[Begin Data rows]

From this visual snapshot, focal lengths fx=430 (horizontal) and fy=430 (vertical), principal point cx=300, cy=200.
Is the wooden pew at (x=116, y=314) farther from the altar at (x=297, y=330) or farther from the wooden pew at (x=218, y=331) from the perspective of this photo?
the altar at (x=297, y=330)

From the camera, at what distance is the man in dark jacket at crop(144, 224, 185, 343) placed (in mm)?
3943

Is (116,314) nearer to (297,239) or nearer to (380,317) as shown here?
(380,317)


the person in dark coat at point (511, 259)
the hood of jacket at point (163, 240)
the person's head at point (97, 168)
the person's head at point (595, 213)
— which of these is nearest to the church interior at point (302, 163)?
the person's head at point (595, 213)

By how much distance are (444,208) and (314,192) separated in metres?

[End Data rows]

**Directions:**
Reproduce every line of the records above word for word, in the same order.

**Output of the task:**
From this visual snapshot, focal lengths fx=430 (horizontal) and fy=430 (vertical), principal point cx=300, cy=200.
Is the wooden pew at (x=116, y=314) farther from the altar at (x=297, y=330) or farther from the wooden pew at (x=218, y=331) from the perspective of this photo?
the altar at (x=297, y=330)

From the camera, at what distance is the man in dark jacket at crop(144, 224, 185, 343) placed (in mm)?
3943

Is (116,314) nearer to (297,239) or nearer to (380,317) as shown here?
(380,317)


the person in dark coat at point (511, 259)
the hood of jacket at point (163, 240)
the person's head at point (97, 168)
the person's head at point (595, 213)
— which of these is nearest to the church interior at point (302, 163)?
the person's head at point (595, 213)

By how much distance are (444,208) and (314,192) separated in metres?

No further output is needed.